More than 12 hours after discovering issues within the cloud service, …

Microsoft's Azure cloud platform suffered a serious outage on Tuesday, leaving many customers unable to access core parts of the service for more than 12 hours.

Data Center Knowledge and other publications cited a Microsoft statement that the meltdown was caused by a "cert issue triggered on 2/29/2012." This prompted speculation that a bug related to today's February 29 leap-year date interfered with Azure systems processing digital certificates. A statement sent Wednesday morning by Microsoft's outside public relations firm said the outage had been resolved for most customers, but made no reference to the cert issue. It read:

On February 28th, 2012 at 5:45 PM PST Microsoft became aware of an issue impacting Windows Azure service management in a number of regions. Windows Azure engineering teams developed, validated and deployed a fix that resolved the issue for the majority of our customers. Some customers in 3 sub regions - North Central US, South Central US and North Europe - remain affected. Engineering teams are actively working to resolve the issue as soon as possible We will update the Service Dashboard, at http://www.windowsazure.com/en-us/support/service-dashboard/, hourly until this incident is resolved.
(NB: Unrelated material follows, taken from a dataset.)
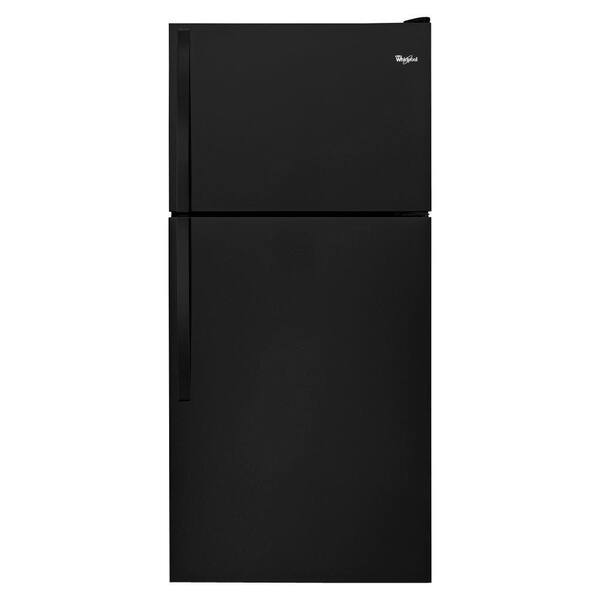 Whirlpool 18.2 cu. ft. Top Freezer Refrigerator in Black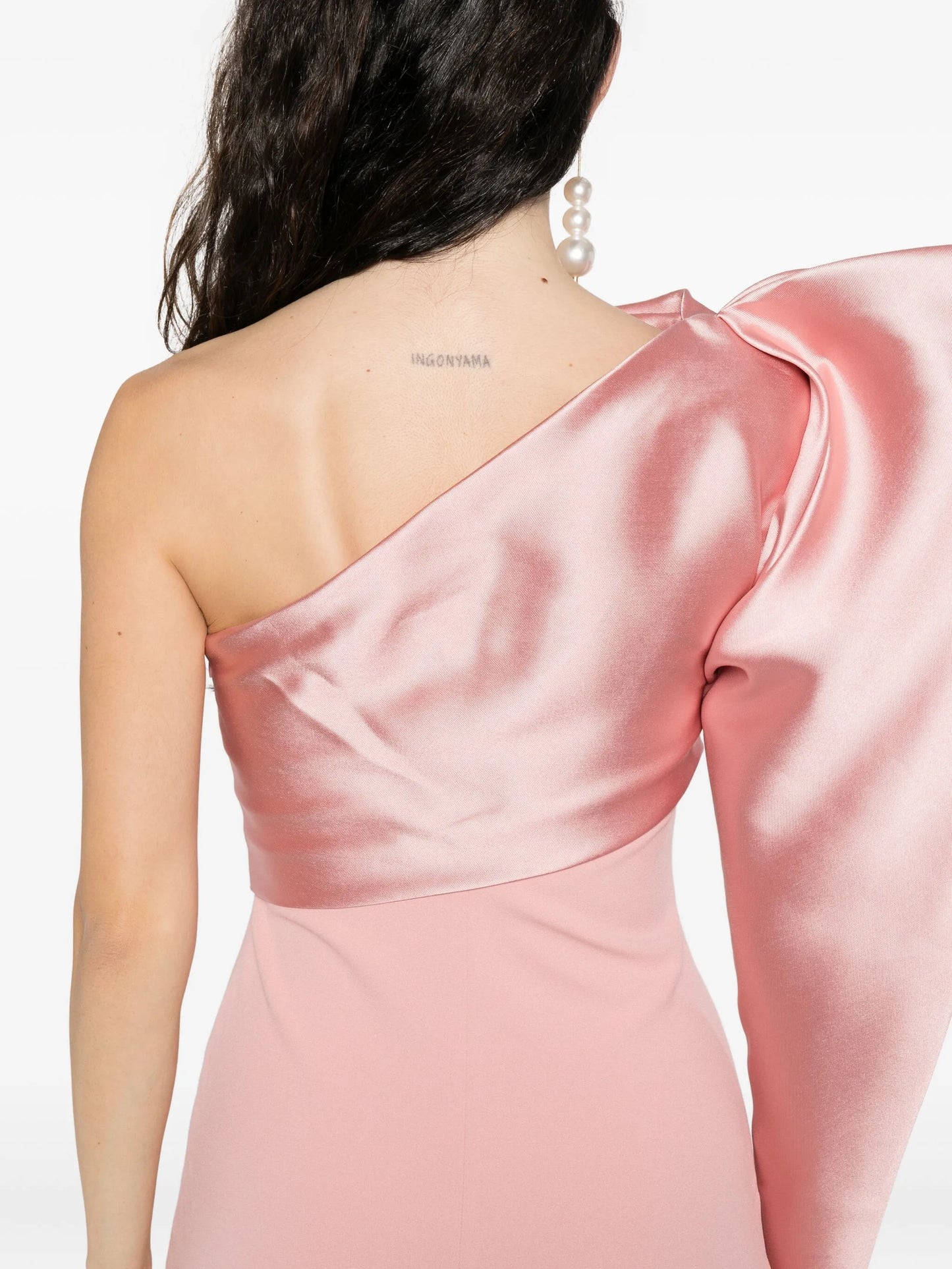Tally panel-sleeve maxi dress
At time of writing, the above-mentioned dashboard showed Azure Service Management remained down worldwide, as did Access Control 2.0 in the South Central US and Northern Europe. SQL Azure Management Portals in at least six regions were also unavailable.

The problems caused the UK government to take CloudStore offline for at least three hours, according to The Guardian. The online procurement service opened earlier this month and it allows public-sector users to buy from a catalog of 1,700 cloud services provided by 255 vendors.

The outages have left many other customers unable to manage applications hosted by Microsoft's cloud-based service, a competitor of Amazon Web services. Amazon cloud platforms haven't been immune to headache-causing glitches either. In April, Amazon Web Services suffered a prolonged blackout that caused customers including Reddit, Foursquare, and Quora to go down.